— The trial attorney for Kennedy cousin Michael Skakel said Tuesday he was reluctant to call experts at times during his murder trial because he worried about a “rich man’s justice perception and we could just buy experts.”

Skakel’s latest appeal trial began Tuesday with his former lawyer defending an accusation that he failed to competently defend Skakel when he was convicted of murder in 2002.

Skakel, the 52-year-old nephew of Robert F. Kennedy’s widow, Ethel, is serving 20 years to life in prison for the 1975 golf club bludgeoning of Greenwich neighbor Martha Moxley when both of them were 15.

Skakel argues that during the 2002 trial, attorney Michael Sherman failed to challenge the state’s star witness and obtain evidence pointing to other suspects, did a poor job with jury selection and closing arguments and didn’t hire enough investigators and expert consultants.

Sherman, the first witness to take the stand in Rockville Superior Court in the appeal trial, said he had been confident before the 2002 trial that he would win.
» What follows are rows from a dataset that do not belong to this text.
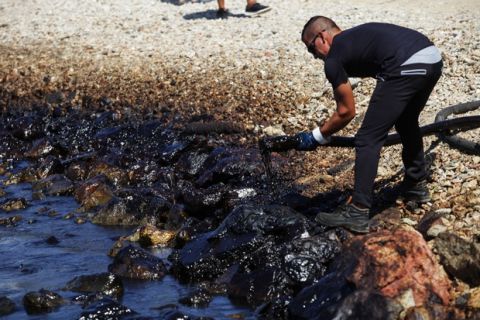 Απορρύπανση της θαλάσσιας περιοχής στον Αγιο Κοσμά. Πέμπτη 14 Σεπτέμβρη 2017. (EUROKINISSI / ΓΙΑΝΝΗΣ ΠΑΝΑΓΟΠΟΥΛΟΣ)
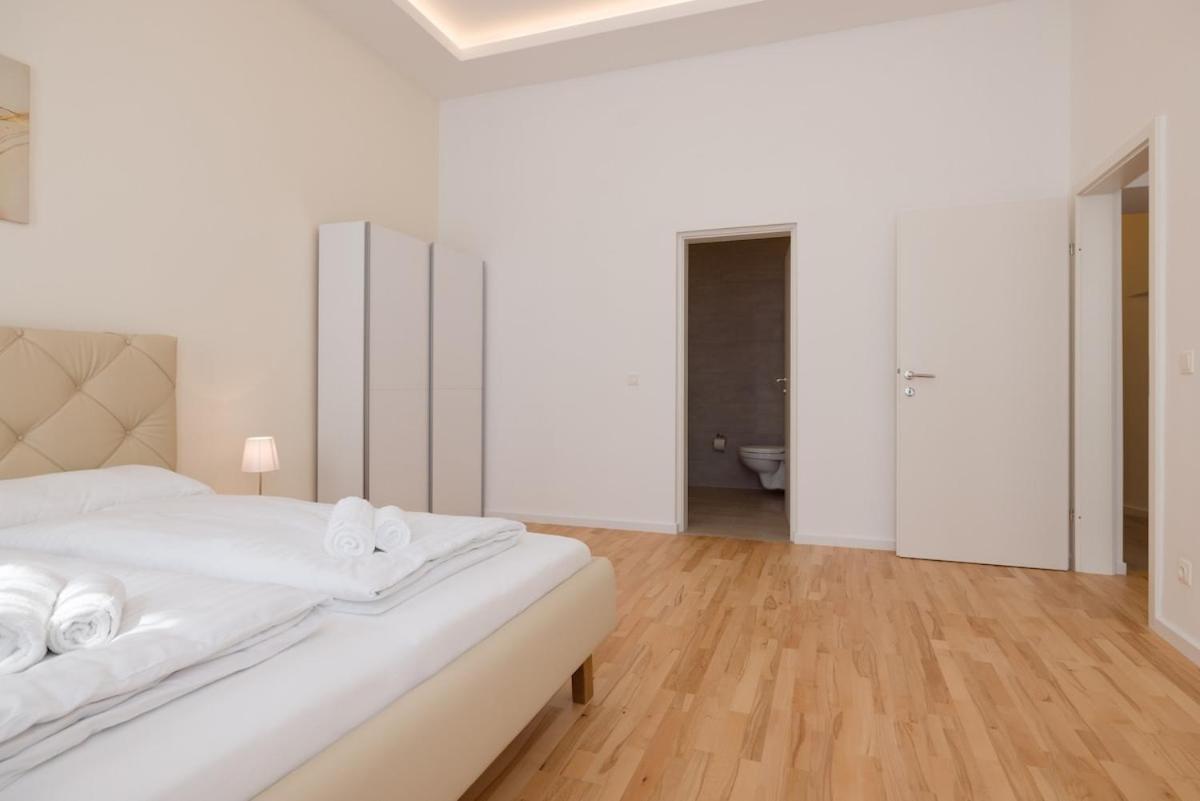Close To Schoenbrunn I Bright Flat, Fast Wifi Apartment Wien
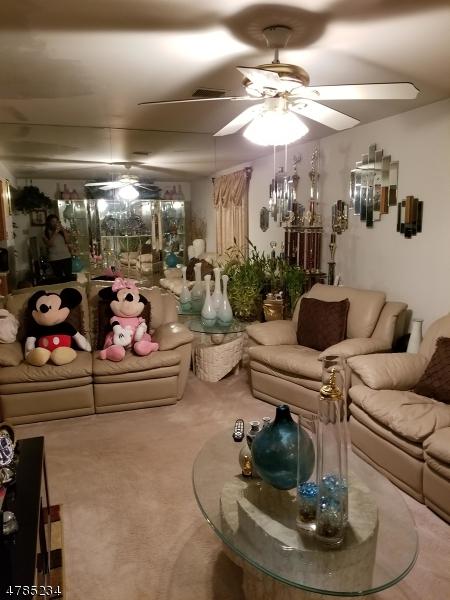 21 Brookdale Ave - Photo 1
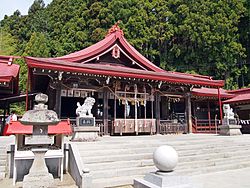 金蛇水神社拝殿(2013年5月)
Sherman previously has said he did all he could to prevent Skakel’s conviction.

Attorneys for Skakel argue that Sherman failed to challenge the state’s star witness, Gregory Coleman, by finding witnesses who later rejected his claim that Skakel confessed to the crime. Coleman testified that Skakel confessed when they attended Elan, a reform school in Maine in the late 1970s, and said one of a few classmates he named may have heard it.


Sherman said Monday Coleman was “patently unbelievable so I never felt I needed a smoking gun to shoot down Mr. Coleman’s testimony.”

Sherman was also pressed by Skakel’s current attorney, Hubert Santos, on whether he sought an expert to testify about Elan and whether he tried to get block Skakel’s alleged confessions on the grounds that they were coerced. Sherman said he reached out to several people, including an expert on false confessions, but felt the expert wasn’t needed because the defense contended Skakel never confessed.

“I didn’t want to turn it into a rich man’s justice perception and we could just buy experts,” Sherman said.

Sherman also was pressed on why he didn’t obtain a police sketch of a man seen walking near the Moxley property the night of the murder that Skakel’s defense contends resembled an early suspect. Prosecutors say police concluded the sketch was of a neighbor.

Sherman said he did file motions seeking any sketches but didn’t get them before trial. As Skakel’s attorney put up the sketch next to a photo of the earlier suspect, Sherman acknowledged having the sketch would have been helpful.

Sherman also said he tried unsuccessfully to get a profile report on the suspect prepared by investigators, saying that also would have been helpful because investigators at the time backed up Skakel’s alibi. Prosecutors say the report was hearsay and not admissible.


Santos questioned Sherman on why he didn’t call witnesses to establish that the lead investigator planned to write a book on the case, saying that could have opened a broad new line of defense. Sherman said he tried unsuccessfully to find out about the book and acknowledged it could have been used in his defense.

Prosecutors say many of the issues were rejected in earlier appeals, including the book deal and issues related to the star witness.

Skakel, who lost a bid for parole last year, is hoping to get out of prison through a writ of habeas corpus arguing he was deprived of his constitutional right to effective legal representation when Sherman was his attorney.

Santos, Skakel’s current attorney, argues his client’s conviction is based on two witnesses of dubious credibility who claimed Skakel confessed to the crime. He contends the verdict likely would have been different if Sherman had conducted an appropriate investigation, obtained evidence and challenged inappropriate state evidence.

Prosecutor Susann Gill counters that Skakel’s conviction came after more than a dozen witnesses testified that he made incriminating statements, including three direct confessions.

Skakel has lost two appeals before the Connecticut Supreme Court.